(TASKS)
1. Copy the passage on UI/UX design word for word, between "UI (User Interface)" and "attractive, and accessible.", inclusive.
2. Write the next part of the passage on UI/UX design, beginning after its final sentence.

(SELECTED EXTRACT)
What Is UI/UX Design?

UI (User Interface) design is the visual design of a digital product — the look of buttons, typography, colours, icons, and layout. UX (User Experience) design is the broader discipline of designing how users interact with a product — the flow, logic, and feel of the experience. The two disciplines overlap significantly but have distinct focuses: UI is about how it looks; UX is about how it works and feels.

UI design: what it covers

UI designers are responsible for visual hierarchy (what users see first), typography choices (font families, sizes, weights), colour systems (brand colours, states, contrast), component design (buttons, forms, navigation, cards, modals), spacing and layout, and iconography. A UI designer ensures the interface is visually consistent, attractive, and accessible.

(PROVIDED DATA)
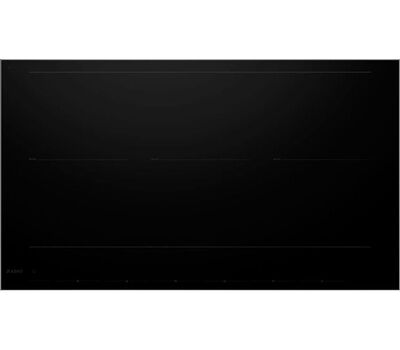 Индукционная варочная панель ASKO HID956GC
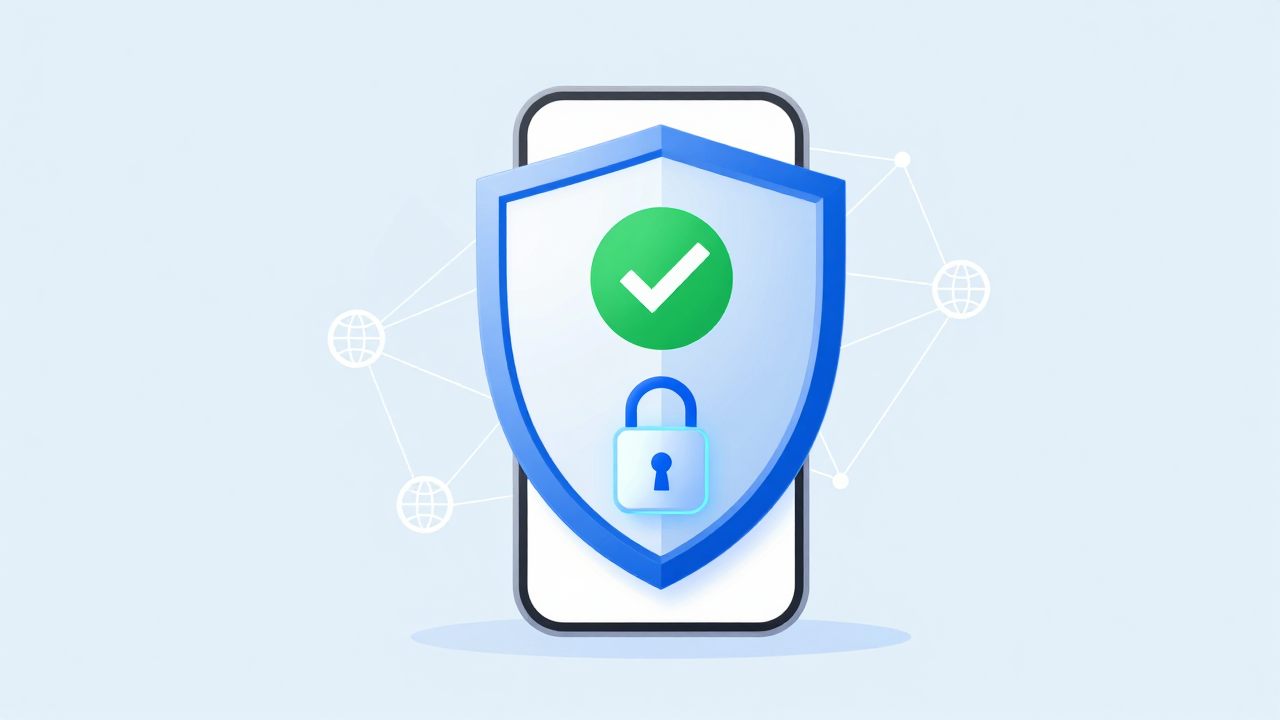 How to Receive Email Verification Codes Safely: A Cross-Border Compliance Guide That Keeps Your Accounts Alive How to Receive Email Verification Codes Safely: A Cross-Border Compliance Guide That Keeps Your Accounts Alive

(REPLIES)
1.
UI (User Interface) design is the visual design of a digital product — the look of buttons, typography, colours, icons, and layout. UX (User Experience) design is the broader discipline of designing how users interact with a product — the flow, logic, and feel of the experience. The two disciplines overlap significantly but have distinct focuses: UI is about how it looks; UX is about how it works and feels.

UI design: what it covers

UI designers are responsible for visual hierarchy (what users see first), typography choices (font families, sizes, weights), colour systems (brand colours, states, contrast), component design (buttons, forms, navigation, cards, modals), spacing and layout, and iconography. A UI designer ensures the interface is visually consistent, attractive, and accessible.

2.
UX design: what it covers

UX designers focus on user research (what users need and want), information architecture (how content is organised), user journey mapping (how users move through a product), wireframing and prototyping (sketching flows before visual design), usability testing (watching real users interact), and conversion optimisation (reducing friction in key flows).

Key UI/UX principles

Hick's Law — the more choices you give users, the longer they take to decide (and the more likely they are to leave). Fitts's Law — the time to hit a target depends on its size and distance (CTA buttons must be large enough). Jakob's Law — users expect your interface to work like other sites they use (follow established patterns). The 3-click rule — users should reach any key content in 3 clicks or fewer.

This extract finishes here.